DOCUMENT SEGMENT:
During World War II, Yashida’s life was saved by Logan. Since that time, Yashida became the most powerful businessman in Japan. Now dying, Yashida desires to reward Logan with the one thing he cannot have – death. Yashida believes that he can transfer Logan’s healing powers to himself, thus allowing Wolverine to complete his life as a normal human being while Yashida can live on. Fair trade, right?

As Logan contemplates the offer, he discovers that there is hidden turmoil among Yashida’s family. His son is eager to inherit the business fortune, yet his granddaughter Mariko is the one who he gives it all to in his will. This, of course, makes Mariko a major target for the various forces wanting control of the Yashida fortune. Soon enough Wolverine is pulled into the conflict to save Mariko, but he will have to do it without his greatest weapon – his healing power.

“The Wolverine” is rated PG-13 for sequences of intense sci-fi action and violence, some sexuality and language.

What Worked:
Before watching “The Wolverine,” I went back and re-watched 2009’s “X-Men Origins: Wolverine.” Though it is generally regarded as an inferior Wolverine movie, I was surprised to see that a lot of the film held up pretty well until a point. Where it started falling apart was where it became a bit more outrageous and a bit more over the top. It departed from the reality, character-based Bryan Singer “X-Men” movies and fell into noisy visual effects spectacle. So as I watched “The Wolverine,” it quickly became apparent that Fox, director James Mangold, and everyone else involved in the film learned from the lessons of their predecessor and delivered a Wolverine movie much more in line with what everyone wants to see. It’s not perfect, but it’s a course correction that puts Hugh Jackman and the Wolverine franchise solidly in the right direction.

First of all, the story is not about a large cast of mutants with crazy powers. Wolverine is the clear focus of the film. He no longer struggles with his mysterious past and blocked memories. Instead, he struggles with the burden of his immortality and the fact that everyone he cares for eventually dies, frequently because of him. This makes the movie feel a lot less redundant, because Wolverine is progressing and moving ahead as a character. Hugh Jackman remains at the top of his game. Not only does he bring emotion and sincerity to the role, but he brings the physicality, action, and violence that fans want to see. Few actors so perfectly embody their characters as Jackman does Wolverine.

The action is another great aspect of “The Wolverine.” It’s less about CG spectacle and more about great fight choreography and fantastic set pieces. Wolverine slicing and dicing Yakuza gang members and ninjas is a lot of fun to behold. Another fight scene atop a speeding bullet train is one of the best action scenes of the year. I saw early clips of this fight online, but it really didn’t do the sequence justice. Then the final fight scene with the Silver Samurai puts Wolverine in jeopardy in a way he hasn’t been before. That’s impressive considering some of the foes he’s faced in the past. Then there is a memorable moment in the opening scenes showing just how far Logan’s healing power can be pushed. Wolverine fans will really enjoy the gory effects.

WHAT THIS EXERCISE ASKS:
(1) Please translate this sentence from the movie review into Spanish: "Few actors so perfectly embody their characters as Jackman does Wolverine."
(2) In the movie review, who is given everything in Yashida's will?
(3) List every opponent the movie review describes Wolverine fighting.

DATA BELOW:
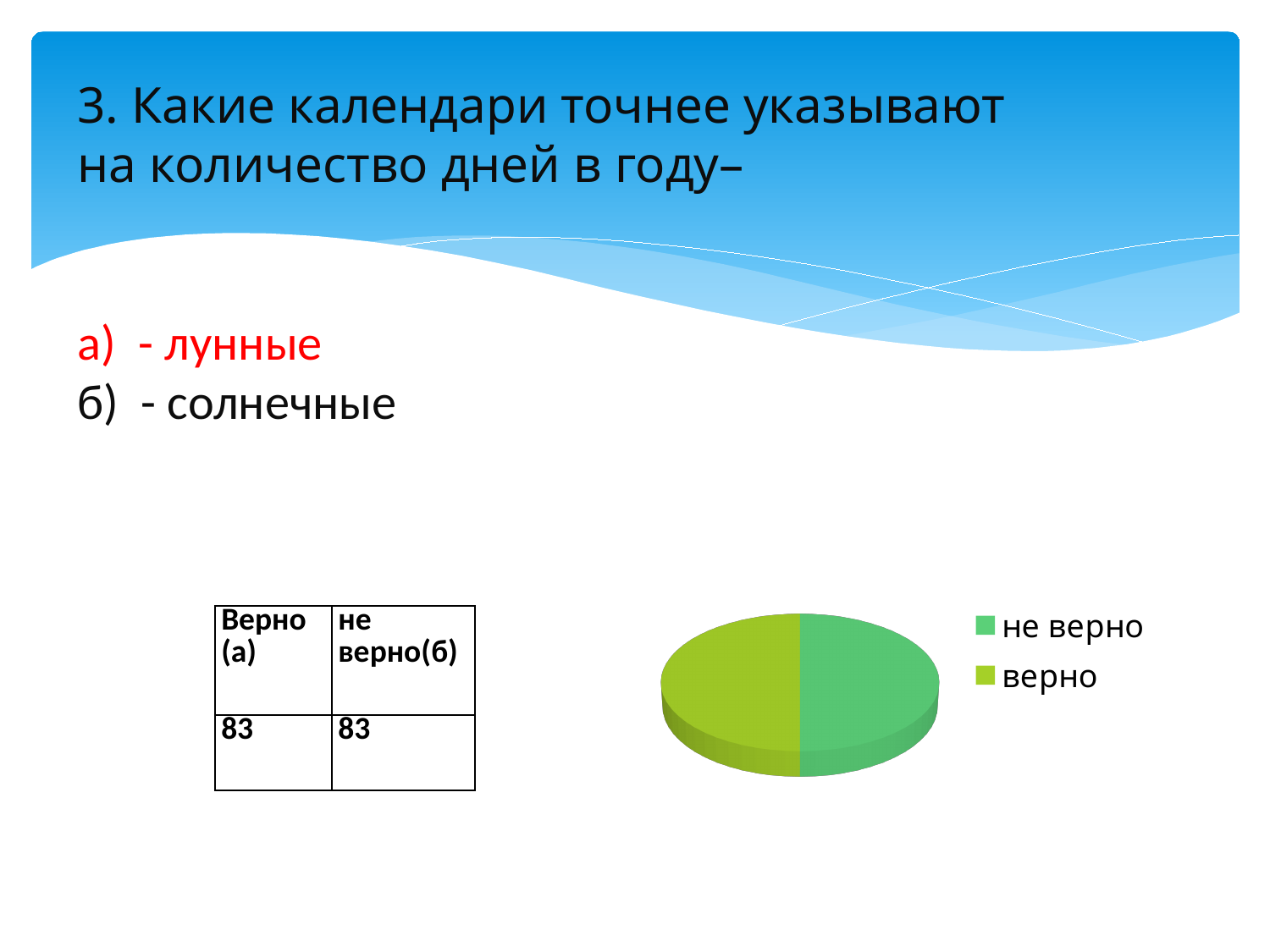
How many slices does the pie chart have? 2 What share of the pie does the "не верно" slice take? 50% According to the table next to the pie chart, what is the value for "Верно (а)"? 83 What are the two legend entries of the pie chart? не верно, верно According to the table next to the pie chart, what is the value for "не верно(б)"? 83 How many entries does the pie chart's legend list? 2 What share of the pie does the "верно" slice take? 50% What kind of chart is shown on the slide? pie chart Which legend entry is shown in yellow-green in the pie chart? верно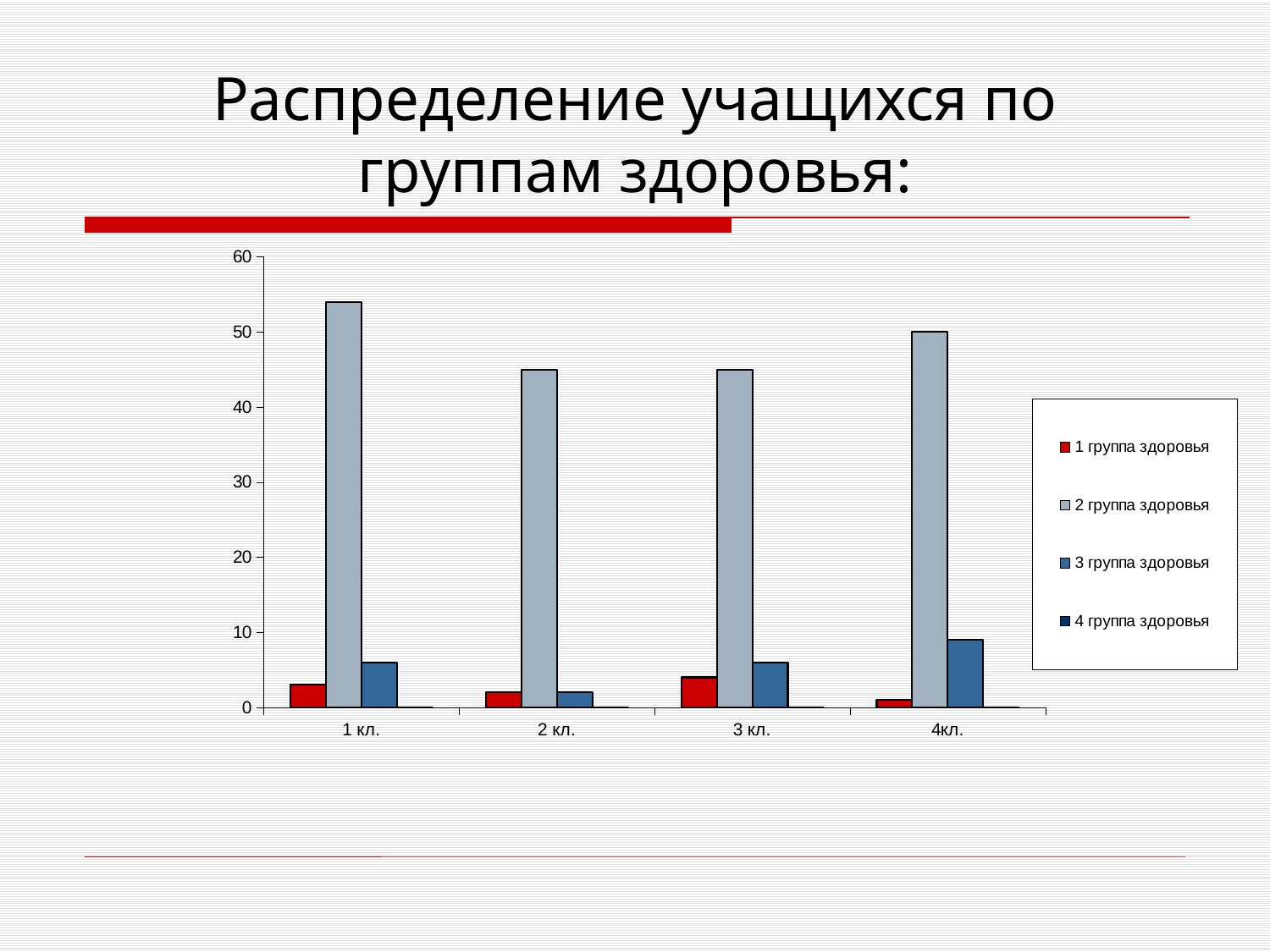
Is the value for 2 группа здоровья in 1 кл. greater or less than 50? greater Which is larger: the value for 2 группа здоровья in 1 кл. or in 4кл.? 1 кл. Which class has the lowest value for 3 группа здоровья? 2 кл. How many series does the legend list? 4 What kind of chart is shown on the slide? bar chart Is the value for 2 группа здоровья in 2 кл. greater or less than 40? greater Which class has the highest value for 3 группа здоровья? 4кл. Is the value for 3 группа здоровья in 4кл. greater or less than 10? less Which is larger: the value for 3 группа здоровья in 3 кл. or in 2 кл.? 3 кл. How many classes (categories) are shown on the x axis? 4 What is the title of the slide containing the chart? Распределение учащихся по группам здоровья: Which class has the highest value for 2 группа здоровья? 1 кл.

SOLUTIONS TO EACH TASK:
(1) Pocos actores encarnan tan perfectamente a sus personajes como Jackman encarna a Wolverine.

(2) His granddaughter Mariko.

(3)
- Yakuza gang members
- Ninjas
- The Silver Samurai